Provided text
╔══

As state lawmakers continued work in the waning hours of Friday, June 30, to pass the state’s first budget in three years before the July 1 deadline, U.S. District Judge Joan Lefkow sided with a group of insurers and Medicaid providers, saying the state must reorder its spending practices to immediately begin paying back the Medicaid insurers and providers the billions of dollars they say they are owed.

The judge acknowledged the decision could have huge ramifications for the state, given its dire financial situation.

However, the judge said the situation is the result of choices made by state officials in deciding who to pay with the resources at hand, including workers’ payroll, debt service and other “core priorities,” giving Medicaid short shrift.

She said this cannot be allowed, given past court orders and decrees, ordering the state to pay its Medicaid bills to ensure access to health care services does not dry up for those whose health care bills are paid by the state through Medicaid.

“Defendants (the state of Illinois) have not submitted a payment proposal that would accomplish what is necessary for substantial compliance with the consent decrees,” Lefkow wrote. “Defendants have favored what they have determined to be core priority over their obligations under this court’s orders and decrees.

“Other than the State’s debt service obligations which must be met in order to avoid default, a consequence that all parties and the court agree should be avoided, defendants have not demonstrated a basis in law or fact for the choices they have made, which had resulted in sacrificing compliance with the laws of the United States as embodied in the consent decrees.”

The order came at the request of so-called managed care organizations (MCOs), which include health insurers, hospitals and others contracted by the state to either provide health care or process payments for millions of Illinois’ Medicaid recipients. These MCOs filed suit in April, asking the court to order the state to not only pay them, but force the state to move their invoices to the top of Illinois’ deep and growing piles of unpaid bills.

╚══

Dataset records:
╔══

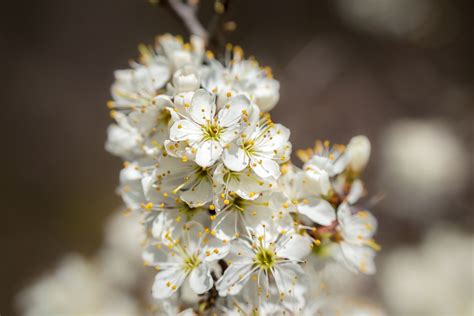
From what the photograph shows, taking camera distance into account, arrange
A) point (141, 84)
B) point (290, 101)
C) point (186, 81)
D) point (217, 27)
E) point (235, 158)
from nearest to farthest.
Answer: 1. point (235, 158)
2. point (186, 81)
3. point (141, 84)
4. point (217, 27)
5. point (290, 101)

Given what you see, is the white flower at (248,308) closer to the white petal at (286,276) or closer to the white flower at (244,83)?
the white petal at (286,276)

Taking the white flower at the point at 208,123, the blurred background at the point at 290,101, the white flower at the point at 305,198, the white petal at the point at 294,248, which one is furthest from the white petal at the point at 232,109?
the blurred background at the point at 290,101

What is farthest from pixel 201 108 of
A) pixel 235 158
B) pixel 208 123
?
pixel 235 158

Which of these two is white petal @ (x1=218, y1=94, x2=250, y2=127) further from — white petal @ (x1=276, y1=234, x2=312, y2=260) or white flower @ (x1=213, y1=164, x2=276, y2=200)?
white petal @ (x1=276, y1=234, x2=312, y2=260)

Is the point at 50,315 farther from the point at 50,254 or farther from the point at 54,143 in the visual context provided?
the point at 54,143

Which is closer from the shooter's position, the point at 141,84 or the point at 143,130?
the point at 143,130

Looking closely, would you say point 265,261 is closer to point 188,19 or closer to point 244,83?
point 244,83
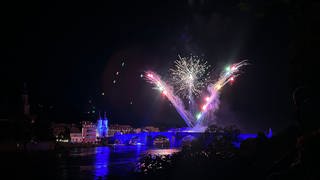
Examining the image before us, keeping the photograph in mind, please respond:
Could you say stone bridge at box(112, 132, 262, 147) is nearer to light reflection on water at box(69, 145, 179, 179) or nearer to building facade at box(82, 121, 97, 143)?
A: building facade at box(82, 121, 97, 143)

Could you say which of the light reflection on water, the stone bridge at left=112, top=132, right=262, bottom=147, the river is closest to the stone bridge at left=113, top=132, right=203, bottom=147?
the stone bridge at left=112, top=132, right=262, bottom=147

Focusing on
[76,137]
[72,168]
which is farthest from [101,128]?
[72,168]

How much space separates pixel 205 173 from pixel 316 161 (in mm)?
21899

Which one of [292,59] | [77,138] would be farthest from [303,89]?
[77,138]

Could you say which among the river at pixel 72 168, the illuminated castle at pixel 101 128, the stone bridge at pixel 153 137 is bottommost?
the river at pixel 72 168

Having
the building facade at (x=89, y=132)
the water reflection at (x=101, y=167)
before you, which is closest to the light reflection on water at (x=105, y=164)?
the water reflection at (x=101, y=167)

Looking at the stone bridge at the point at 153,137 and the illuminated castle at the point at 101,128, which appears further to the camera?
the illuminated castle at the point at 101,128

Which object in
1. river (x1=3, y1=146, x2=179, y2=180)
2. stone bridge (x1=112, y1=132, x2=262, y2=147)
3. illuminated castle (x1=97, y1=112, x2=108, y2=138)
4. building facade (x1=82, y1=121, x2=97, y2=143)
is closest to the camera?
river (x1=3, y1=146, x2=179, y2=180)

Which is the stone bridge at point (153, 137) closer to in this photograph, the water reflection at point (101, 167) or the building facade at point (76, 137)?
the building facade at point (76, 137)

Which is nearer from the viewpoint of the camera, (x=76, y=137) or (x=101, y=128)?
(x=76, y=137)

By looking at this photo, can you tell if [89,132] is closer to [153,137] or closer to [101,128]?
[101,128]

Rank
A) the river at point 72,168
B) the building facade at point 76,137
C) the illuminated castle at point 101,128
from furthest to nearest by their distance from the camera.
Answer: the illuminated castle at point 101,128 → the building facade at point 76,137 → the river at point 72,168

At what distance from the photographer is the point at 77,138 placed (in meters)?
166

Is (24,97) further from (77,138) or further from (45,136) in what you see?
(77,138)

╚══

Directions
1. Answer these questions using the text about the Medicaid ruling:
(a) What is the name of the judge who issued the decision?
(b) In what month did the managed care organizations file suit?
(c) What deadline were state lawmakers working to meet in passing the budget?
2. Write out the part of the Medicaid ruling text from "The judge acknowledged" up to and including "Medicaid short shrift.".

Outputs in order
1.
(a) U.S. District Judge Joan Lefkow
(b) April
(c) July 1

2.
The judge acknowledged the decision could have huge ramifications for the state, given its dire financial situation.

However, the judge said the situation is the result of choices made by state officials in deciding who to pay with the resources at hand, including workers’ payroll, debt service and other “core priorities,” giving Medicaid short shrift.